* **Set problem**: All the data must come back unchanged, except that pictures are left out.

Records contained in a dataset

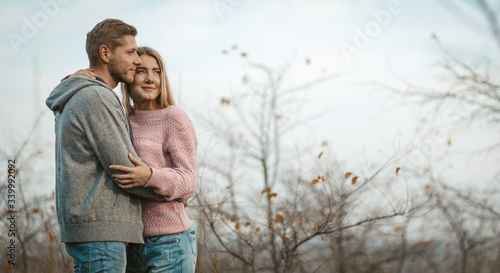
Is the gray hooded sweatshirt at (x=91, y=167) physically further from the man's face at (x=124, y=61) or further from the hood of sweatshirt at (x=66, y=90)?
the man's face at (x=124, y=61)

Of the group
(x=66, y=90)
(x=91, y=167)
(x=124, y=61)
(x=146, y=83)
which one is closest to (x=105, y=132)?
(x=91, y=167)

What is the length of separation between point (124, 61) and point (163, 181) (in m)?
0.58

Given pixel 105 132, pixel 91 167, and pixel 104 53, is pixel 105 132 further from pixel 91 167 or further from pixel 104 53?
pixel 104 53

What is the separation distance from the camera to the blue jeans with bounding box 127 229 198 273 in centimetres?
202

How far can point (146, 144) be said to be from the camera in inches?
83.7

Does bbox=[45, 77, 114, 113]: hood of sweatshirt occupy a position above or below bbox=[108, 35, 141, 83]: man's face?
below

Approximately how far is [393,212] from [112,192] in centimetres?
279

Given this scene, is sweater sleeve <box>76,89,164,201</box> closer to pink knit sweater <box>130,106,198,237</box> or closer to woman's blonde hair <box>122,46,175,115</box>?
pink knit sweater <box>130,106,198,237</box>

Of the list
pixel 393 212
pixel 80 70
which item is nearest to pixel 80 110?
pixel 80 70

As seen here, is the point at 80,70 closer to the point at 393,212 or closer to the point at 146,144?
the point at 146,144

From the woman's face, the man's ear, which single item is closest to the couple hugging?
the man's ear

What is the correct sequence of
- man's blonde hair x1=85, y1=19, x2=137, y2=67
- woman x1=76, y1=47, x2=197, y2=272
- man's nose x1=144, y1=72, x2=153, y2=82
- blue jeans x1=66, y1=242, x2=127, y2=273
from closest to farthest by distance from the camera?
1. blue jeans x1=66, y1=242, x2=127, y2=273
2. woman x1=76, y1=47, x2=197, y2=272
3. man's blonde hair x1=85, y1=19, x2=137, y2=67
4. man's nose x1=144, y1=72, x2=153, y2=82

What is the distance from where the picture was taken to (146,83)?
92.8 inches

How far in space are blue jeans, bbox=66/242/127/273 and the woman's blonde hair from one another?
780mm
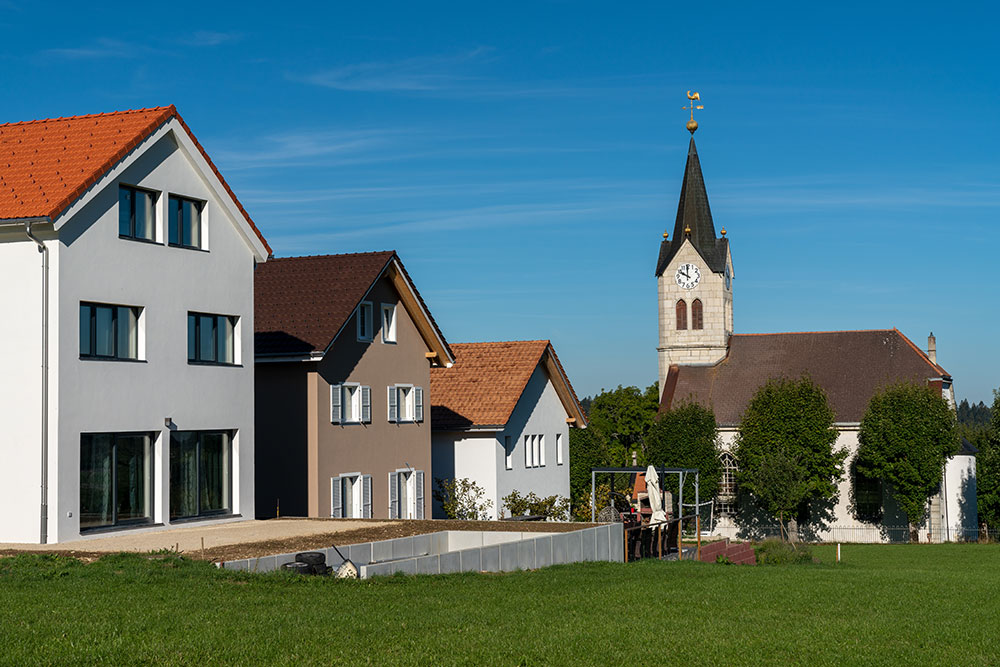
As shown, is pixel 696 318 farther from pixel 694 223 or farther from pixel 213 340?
pixel 213 340

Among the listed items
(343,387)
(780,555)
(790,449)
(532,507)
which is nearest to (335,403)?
(343,387)

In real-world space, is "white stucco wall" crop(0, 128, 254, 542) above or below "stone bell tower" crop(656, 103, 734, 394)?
below

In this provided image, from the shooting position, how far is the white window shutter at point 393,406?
118 feet

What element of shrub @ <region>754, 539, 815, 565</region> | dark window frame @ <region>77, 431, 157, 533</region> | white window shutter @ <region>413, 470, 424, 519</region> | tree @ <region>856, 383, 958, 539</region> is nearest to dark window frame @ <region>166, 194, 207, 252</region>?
dark window frame @ <region>77, 431, 157, 533</region>

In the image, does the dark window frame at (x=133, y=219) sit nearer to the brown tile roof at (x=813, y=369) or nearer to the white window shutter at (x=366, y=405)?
the white window shutter at (x=366, y=405)

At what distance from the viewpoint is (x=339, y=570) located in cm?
1909

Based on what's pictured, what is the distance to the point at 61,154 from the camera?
24562 mm

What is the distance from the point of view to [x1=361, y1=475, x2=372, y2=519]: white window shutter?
1342 inches

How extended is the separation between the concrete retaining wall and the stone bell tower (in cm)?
5355

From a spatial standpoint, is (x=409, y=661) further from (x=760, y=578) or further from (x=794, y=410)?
(x=794, y=410)

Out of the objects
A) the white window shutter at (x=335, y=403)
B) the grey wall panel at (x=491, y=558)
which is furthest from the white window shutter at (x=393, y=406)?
the grey wall panel at (x=491, y=558)

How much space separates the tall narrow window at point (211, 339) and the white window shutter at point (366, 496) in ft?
24.7

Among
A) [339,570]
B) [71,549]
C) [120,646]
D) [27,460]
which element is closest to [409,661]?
[120,646]

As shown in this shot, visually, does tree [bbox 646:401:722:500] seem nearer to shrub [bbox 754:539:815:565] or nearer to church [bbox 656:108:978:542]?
church [bbox 656:108:978:542]
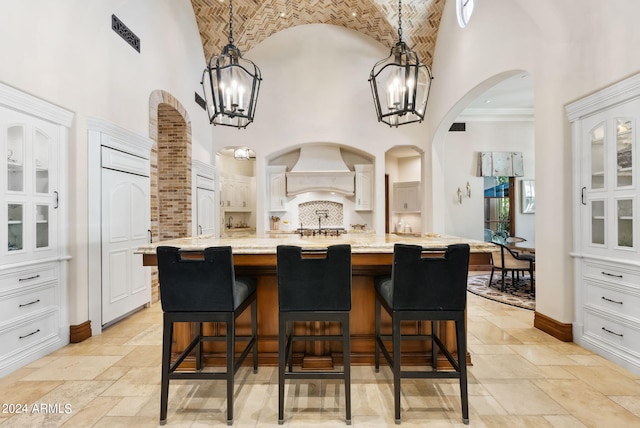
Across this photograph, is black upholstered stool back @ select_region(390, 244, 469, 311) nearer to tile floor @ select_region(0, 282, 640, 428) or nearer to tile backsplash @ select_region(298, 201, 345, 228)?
tile floor @ select_region(0, 282, 640, 428)

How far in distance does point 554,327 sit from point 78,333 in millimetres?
4669

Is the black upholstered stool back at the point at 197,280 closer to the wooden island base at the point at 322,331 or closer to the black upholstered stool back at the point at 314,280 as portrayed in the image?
the black upholstered stool back at the point at 314,280

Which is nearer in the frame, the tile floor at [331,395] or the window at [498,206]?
the tile floor at [331,395]

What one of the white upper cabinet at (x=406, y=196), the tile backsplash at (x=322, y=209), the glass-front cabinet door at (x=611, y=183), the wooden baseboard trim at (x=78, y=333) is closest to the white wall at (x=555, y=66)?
the glass-front cabinet door at (x=611, y=183)

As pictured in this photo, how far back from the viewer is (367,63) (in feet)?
21.2

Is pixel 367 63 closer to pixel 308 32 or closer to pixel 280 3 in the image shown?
pixel 308 32

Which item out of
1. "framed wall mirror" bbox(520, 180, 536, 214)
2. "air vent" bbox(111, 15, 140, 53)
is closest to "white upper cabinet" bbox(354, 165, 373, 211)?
"framed wall mirror" bbox(520, 180, 536, 214)

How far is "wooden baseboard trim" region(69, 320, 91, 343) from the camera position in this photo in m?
3.03

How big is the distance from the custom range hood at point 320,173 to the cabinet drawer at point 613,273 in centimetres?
467

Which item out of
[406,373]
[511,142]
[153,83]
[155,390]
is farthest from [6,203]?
[511,142]

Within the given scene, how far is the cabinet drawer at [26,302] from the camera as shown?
2436 mm

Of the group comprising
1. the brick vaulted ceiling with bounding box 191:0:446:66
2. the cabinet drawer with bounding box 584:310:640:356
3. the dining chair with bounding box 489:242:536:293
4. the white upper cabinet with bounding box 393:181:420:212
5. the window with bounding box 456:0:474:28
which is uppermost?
the brick vaulted ceiling with bounding box 191:0:446:66

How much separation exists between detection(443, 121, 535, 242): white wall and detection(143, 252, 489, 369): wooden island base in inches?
194

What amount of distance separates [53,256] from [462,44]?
575 cm
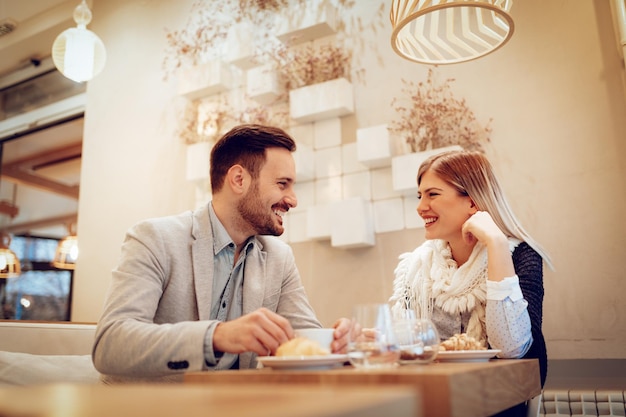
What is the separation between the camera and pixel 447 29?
2303 mm

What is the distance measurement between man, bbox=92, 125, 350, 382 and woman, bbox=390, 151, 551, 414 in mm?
458

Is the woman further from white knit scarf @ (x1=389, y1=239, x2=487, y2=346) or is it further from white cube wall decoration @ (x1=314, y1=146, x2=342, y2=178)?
white cube wall decoration @ (x1=314, y1=146, x2=342, y2=178)

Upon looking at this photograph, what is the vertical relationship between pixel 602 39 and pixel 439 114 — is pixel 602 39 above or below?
above

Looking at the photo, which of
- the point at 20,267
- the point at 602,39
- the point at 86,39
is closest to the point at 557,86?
the point at 602,39

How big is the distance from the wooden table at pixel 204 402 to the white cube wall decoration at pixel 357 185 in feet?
8.08

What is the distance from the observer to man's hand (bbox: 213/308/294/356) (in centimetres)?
108

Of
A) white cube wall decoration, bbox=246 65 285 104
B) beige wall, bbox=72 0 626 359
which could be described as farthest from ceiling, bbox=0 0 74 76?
beige wall, bbox=72 0 626 359

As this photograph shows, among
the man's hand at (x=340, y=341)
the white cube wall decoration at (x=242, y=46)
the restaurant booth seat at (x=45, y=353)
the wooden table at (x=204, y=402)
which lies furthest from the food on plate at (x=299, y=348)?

* **Solved exercise**:
Is the gray hooded sweatshirt at (x=91, y=167) physically further from the man's face at (x=124, y=61) or further from the hood of sweatshirt at (x=66, y=90)?
the man's face at (x=124, y=61)

Of the group
(x=66, y=90)
(x=91, y=167)
(x=124, y=61)
(x=146, y=83)
which one is closest to (x=105, y=132)?
(x=91, y=167)

What is the length of separation between point (124, 61) and point (163, 181) (in m)?
0.58

Given pixel 105 132, pixel 91 167, and pixel 104 53, is pixel 105 132 further from pixel 91 167 or further from pixel 104 53?
pixel 104 53

What is the separation distance from the camera to the blue jeans with bounding box 127 229 198 273 in centimetres?
202

How far can point (146, 144) be said to be from the camera in inches?
83.7

Does bbox=[45, 77, 114, 113]: hood of sweatshirt occupy a position above or below bbox=[108, 35, 141, 83]: man's face?
below

Approximately how far is [393,212] from [112,192] in centimetres?
279

Given this scene, is sweater sleeve <box>76,89,164,201</box> closer to pink knit sweater <box>130,106,198,237</box> or closer to woman's blonde hair <box>122,46,175,115</box>?
pink knit sweater <box>130,106,198,237</box>

Of the list
pixel 393 212
pixel 80 70
which item is nearest to pixel 80 110?
pixel 80 70

As seen here, is the point at 80,70 closer to the point at 393,212 or closer to the point at 146,144?
the point at 146,144

From the woman's face, the man's ear, which single item is closest to the couple hugging?
the man's ear

What is the correct sequence of
- man's blonde hair x1=85, y1=19, x2=137, y2=67
- woman x1=76, y1=47, x2=197, y2=272
- man's nose x1=144, y1=72, x2=153, y2=82
- blue jeans x1=66, y1=242, x2=127, y2=273
from closest to farthest by distance from the camera?
1. blue jeans x1=66, y1=242, x2=127, y2=273
2. woman x1=76, y1=47, x2=197, y2=272
3. man's blonde hair x1=85, y1=19, x2=137, y2=67
4. man's nose x1=144, y1=72, x2=153, y2=82

What is the distance from where the picture was taken to (146,83)?
92.8 inches

How far in space are blue jeans, bbox=66/242/127/273 and the woman's blonde hair from one another?
780mm
As shown, is pixel 696 318 farther from pixel 694 223 or farther from pixel 213 340?
pixel 213 340

Among the listed items
(343,387)
(780,555)
(790,449)
(532,507)
which is nearest to (335,403)?
(343,387)

In real-world space, is "white stucco wall" crop(0, 128, 254, 542) above or below "stone bell tower" crop(656, 103, 734, 394)?
below

In this provided image, from the shooting position, how far is the white window shutter at point 393,406?
118 feet

What element of shrub @ <region>754, 539, 815, 565</region> | dark window frame @ <region>77, 431, 157, 533</region> | white window shutter @ <region>413, 470, 424, 519</region> | tree @ <region>856, 383, 958, 539</region> is nearest to dark window frame @ <region>166, 194, 207, 252</region>?
dark window frame @ <region>77, 431, 157, 533</region>

In the image, does the dark window frame at (x=133, y=219) sit nearer to the brown tile roof at (x=813, y=369) or nearer to the white window shutter at (x=366, y=405)?
the white window shutter at (x=366, y=405)

At what distance from the viewpoint is (x=339, y=570) located in cm?
1909

Based on what's pictured, what is the distance to the point at 61,154 from the camera?
24562 mm

What is the distance from the point of view to [x1=361, y1=475, x2=372, y2=519]: white window shutter?
1342 inches

How extended is the separation between the concrete retaining wall and the stone bell tower (in cm)?
5355

From a spatial standpoint, is (x=409, y=661) further from (x=760, y=578) or further from (x=794, y=410)?
(x=794, y=410)

Out of the objects
A) the white window shutter at (x=335, y=403)
B) the grey wall panel at (x=491, y=558)
which is furthest from the white window shutter at (x=393, y=406)?
the grey wall panel at (x=491, y=558)

How much space separates the tall narrow window at point (211, 339) and the white window shutter at point (366, 496) in ft?
24.7

Among
A) [339,570]
B) [71,549]
C) [120,646]
D) [27,460]
which element is closest to [409,661]?
[120,646]

As shown in this shot, visually, does tree [bbox 646:401:722:500] seem nearer to shrub [bbox 754:539:815:565] or nearer to church [bbox 656:108:978:542]?
church [bbox 656:108:978:542]
Across this photograph, is black upholstered stool back @ select_region(390, 244, 469, 311) nearer to tile floor @ select_region(0, 282, 640, 428) or nearer to tile backsplash @ select_region(298, 201, 345, 228)?
tile floor @ select_region(0, 282, 640, 428)

How far in distance does point 554,327 sit from point 78,333 in millimetres?
4669

Is the black upholstered stool back at the point at 197,280 closer to the wooden island base at the point at 322,331 or closer to the black upholstered stool back at the point at 314,280 as portrayed in the image?
the black upholstered stool back at the point at 314,280

Which is nearer in the frame, the tile floor at [331,395] or the window at [498,206]?
the tile floor at [331,395]

What one of the white upper cabinet at (x=406, y=196), the tile backsplash at (x=322, y=209), the glass-front cabinet door at (x=611, y=183), the wooden baseboard trim at (x=78, y=333) is closest to the white wall at (x=555, y=66)?
the glass-front cabinet door at (x=611, y=183)

As pictured in this photo, how far back from the viewer is (367,63) (in feet)?
21.2

Is pixel 367 63 closer to pixel 308 32 or closer to pixel 280 3 in the image shown?
pixel 308 32

Which item out of
1. "framed wall mirror" bbox(520, 180, 536, 214)
2. "air vent" bbox(111, 15, 140, 53)
is closest to "white upper cabinet" bbox(354, 165, 373, 211)?
"framed wall mirror" bbox(520, 180, 536, 214)

How far is "wooden baseboard trim" region(69, 320, 91, 343) from the camera position in this photo in m?
3.03

How big is the distance from the custom range hood at point 320,173 to the cabinet drawer at point 613,273 in centimetres?
467

Which item out of
[406,373]
[511,142]
[153,83]
[155,390]
is farthest from [6,203]?
[511,142]

Within the given scene, how far is the cabinet drawer at [26,302] from the camera as shown?
2436 mm

Of the group comprising
1. the brick vaulted ceiling with bounding box 191:0:446:66
2. the cabinet drawer with bounding box 584:310:640:356
3. the dining chair with bounding box 489:242:536:293
4. the white upper cabinet with bounding box 393:181:420:212
5. the window with bounding box 456:0:474:28
which is uppermost?
the brick vaulted ceiling with bounding box 191:0:446:66

How much separation exists between detection(443, 121, 535, 242): white wall and detection(143, 252, 489, 369): wooden island base in inches?
194

What amount of distance separates [53,256] from [462,44]?
575 cm
What is the separation between the camera and pixel 447 29?
2303 mm

What is the distance measurement between man, bbox=92, 125, 350, 382 and woman, bbox=390, 151, 551, 414 in mm?
458

Is the woman further from white knit scarf @ (x1=389, y1=239, x2=487, y2=346) or is it further from white cube wall decoration @ (x1=314, y1=146, x2=342, y2=178)?
white cube wall decoration @ (x1=314, y1=146, x2=342, y2=178)

Upon looking at this photograph, what is the vertical relationship between pixel 602 39 and pixel 439 114 — is pixel 602 39 above or below?
above

Looking at the photo, which of
- the point at 20,267
- the point at 602,39
- the point at 86,39
is closest to the point at 557,86?
the point at 602,39

How big is the distance from the wooden table at pixel 204 402 to the white cube wall decoration at pixel 357 185 in feet?
8.08

What is the distance from the observer to man's hand (bbox: 213/308/294/356) (in centimetres)?
108

Of
A) white cube wall decoration, bbox=246 65 285 104
B) beige wall, bbox=72 0 626 359
which could be described as farthest from ceiling, bbox=0 0 74 76?
beige wall, bbox=72 0 626 359

As this photograph shows, among
the man's hand at (x=340, y=341)
the white cube wall decoration at (x=242, y=46)
the restaurant booth seat at (x=45, y=353)
the wooden table at (x=204, y=402)
which lies furthest from the food on plate at (x=299, y=348)?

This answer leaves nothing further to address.